Münchner Kindl

Die Bezeichnung »Münchner Kindl« entstand im Laufe der letzten beiden Jahrhunderte. Oft wird auch die Figur auf dem Münchner Stadtwappen als Münchner Kindl bezeichnet. Das Wappen zeigt einen nach rechts blickenden Mönch in einer goldgeränderten schwarzen Kutte und roten Schuhen, in der linken Hand ein Buch haltend und die rechte Hand zum Schwur erhoben. Der Mönch im Wappen erinnert an die klösterlichen Anfänge der Stadt und steht zugleich für ihren Namen: „München“. Aus dem erstmals 1239 erwähnten Zeichen wurde im Laufe der Jahrhunderte das „Münchner Kindl“.

Seit dem 16. Jahrhundert wurde das Stadtwappen von verschiedenen Künstlern inoffiziell verändert. Kurz nach der Wende zum 19. Jahrhundert brach in München buchstäblich eine Münchner Kindl-Manie aus. Die Wappenfigur zierte unzählige Logos. Viele Künstlern zeichneten das Münchner Kindl in Alltagsszenen oft in Verbindung mit Bier und Sehenswürdigkeiten der Stadt München. Diese Aneignung der Wappenfigur, die bis dahin unangetastetes Hoheitszeichen der Stadtgemeinde München war, spricht für die Souveränität der Künstler, aber auch für ihre Identifizierung mit der Stadt. Der Mönch wurde nach und nach immer mehr verkindlicht und letztlich wurde in den 1920er Jahren aus einem Jungen ein Mädchen, das Münchner Kindl. Bis heute ist es dabei geblieben, dass das Münchner Kindl bei seinem Auftreten als Person von einem Mädchen oder einer jungen Frau verkörpert wird, so auch auf dem Einzug der Münchner Wiesnwirte auf dem Oktoberfest, den es auf einem Pferd reitend anführt.

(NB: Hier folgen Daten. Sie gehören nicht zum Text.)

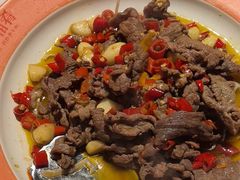 -韵味湘肴·小炒黄牛肉(五一广场美食地标店)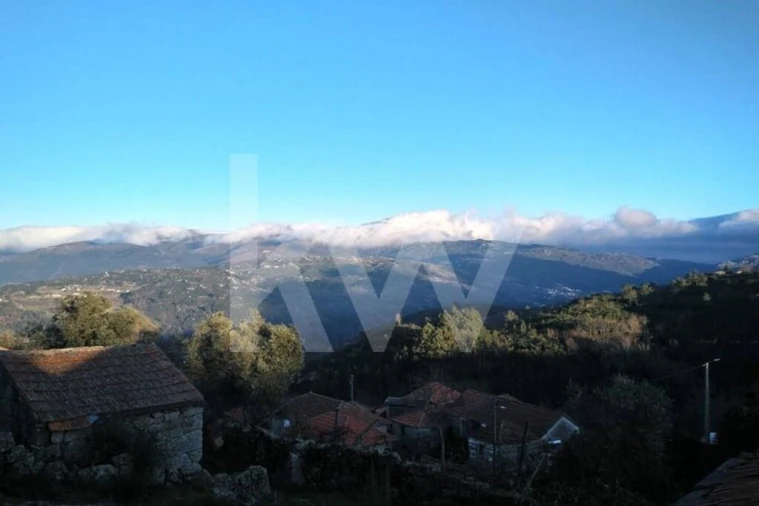 Moradia T3 para Venda em Bustelo, Carneiro e Carvalho de Rei Foto 15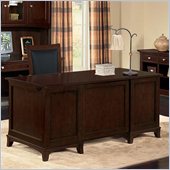 Wynwood Kennett Square Executive Desk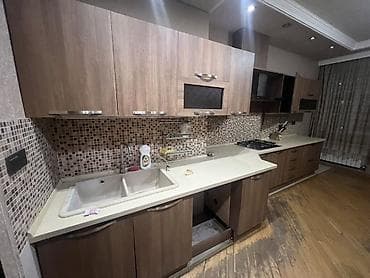 kukna mebelleri: Mətbəx mebeli dəsti – L formalı, ağ rəngli daş tipli stolüstü ilə — 2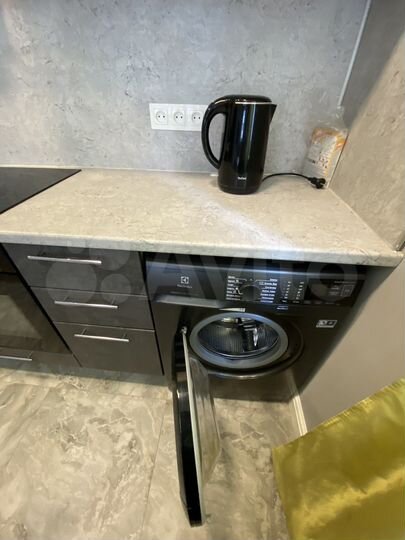 3-к. квартира, 90 м², 16/25 эт.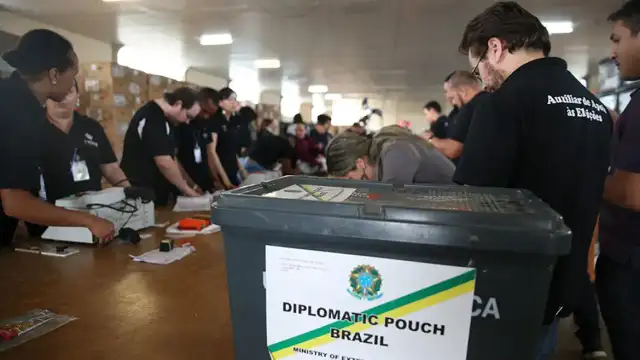 Quase 1 milhão de brasileiros com domicílio eleitoral no exterior estão aptos a votar nas eleições de 2026.
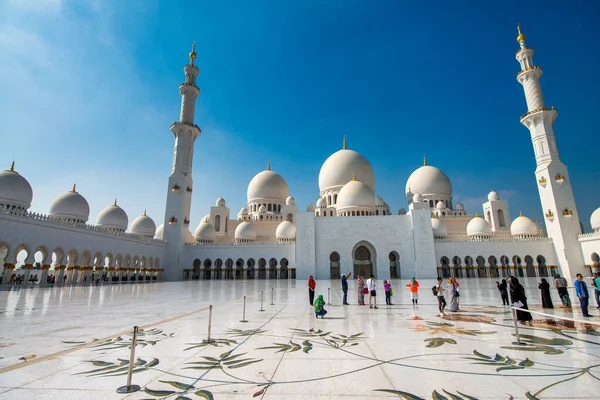 Abu Dhabi Uea Pember 2016 Pemandangan Luar Masjid Agung Sheikh — Stok Foto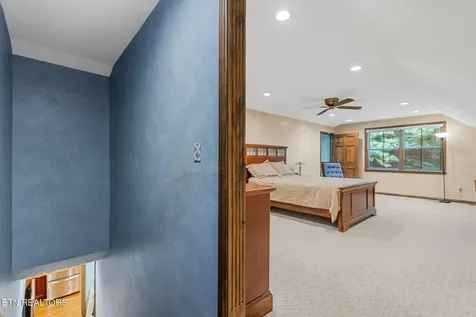 5227 Beverly Oaks Drive Knoxville TN 37918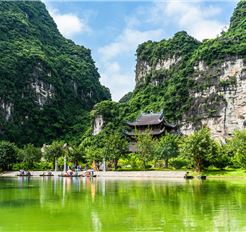 Tour Ninh Bình Trong Ngày: Hà Nội - Hoa Lư - Tràng An - Hang Múa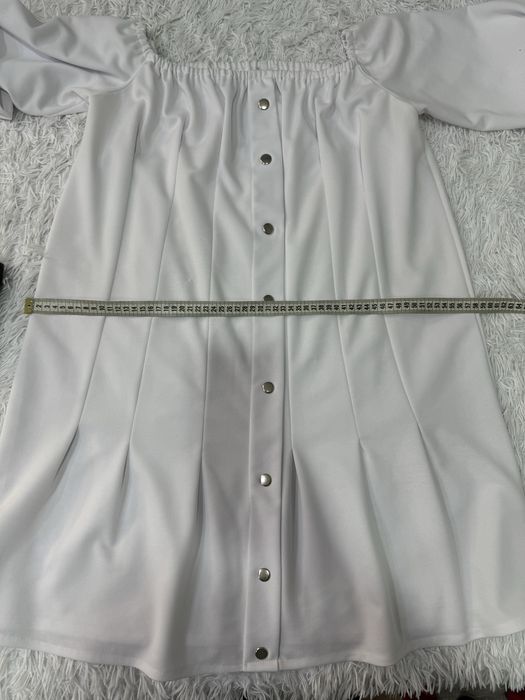 Сукні жіночі.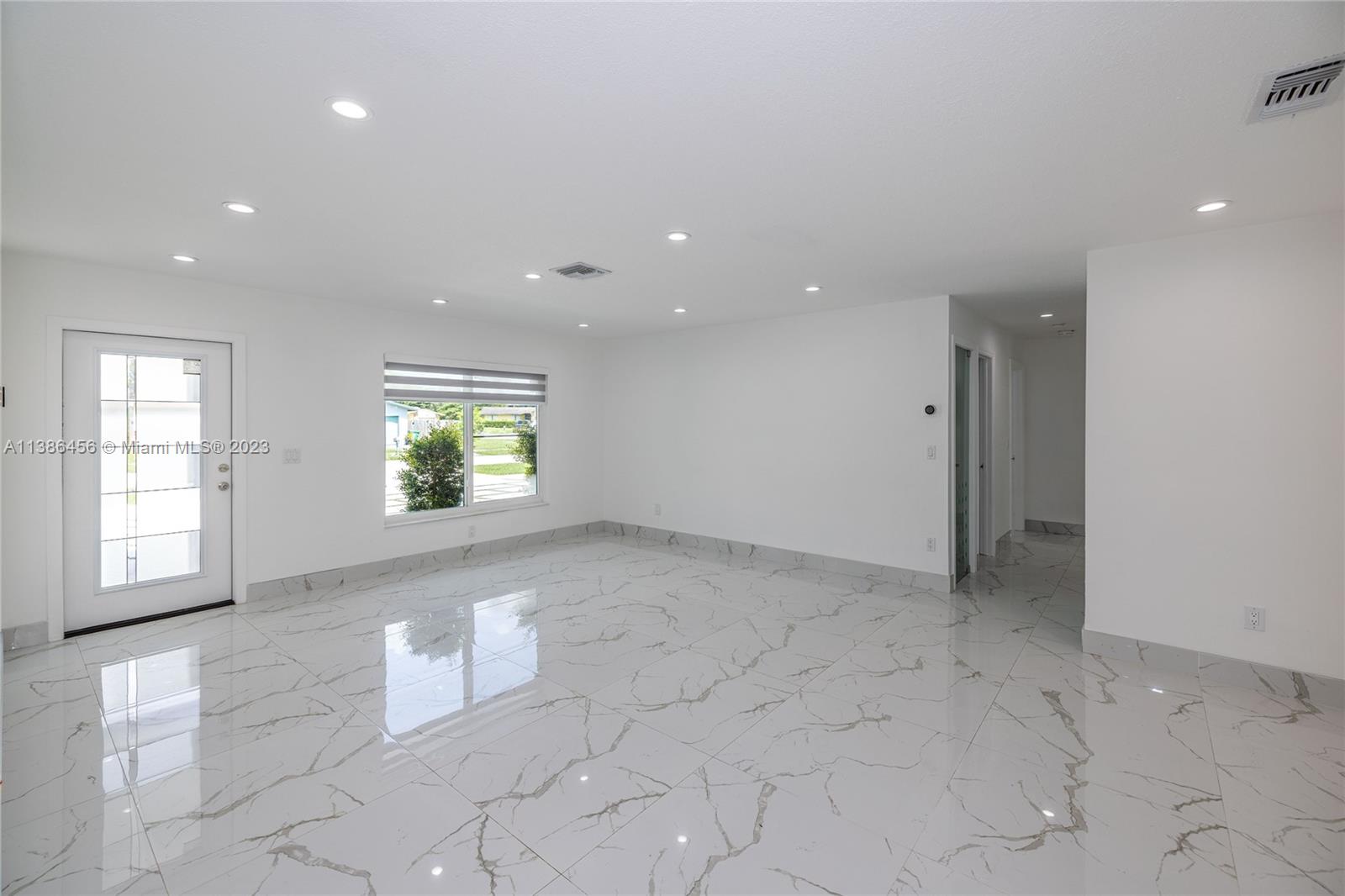 ORANGE TREE HOMES - Residential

Man findet das Münchner Kindl überall in der Stadt, auf Trambahnwagen, Kanaldeckeln, Postkarten, Bierkrügen, Bierflaschen oder Plakaten. Der 85m hohe Rathausturm wird gekrönt von dem Münchner Kindl, das von Anton Schmid geschaffen wurde. Das heutige offizielle Münchner Kindl, das Wappen der Landeshauptstadt München, ist eine Graphik von Eduard Ege. Zudem wird heute jeder in München Geborene oder dessen Eltern und Großeltern in München geboren wurden, als Münchner Kindl bezeichnet.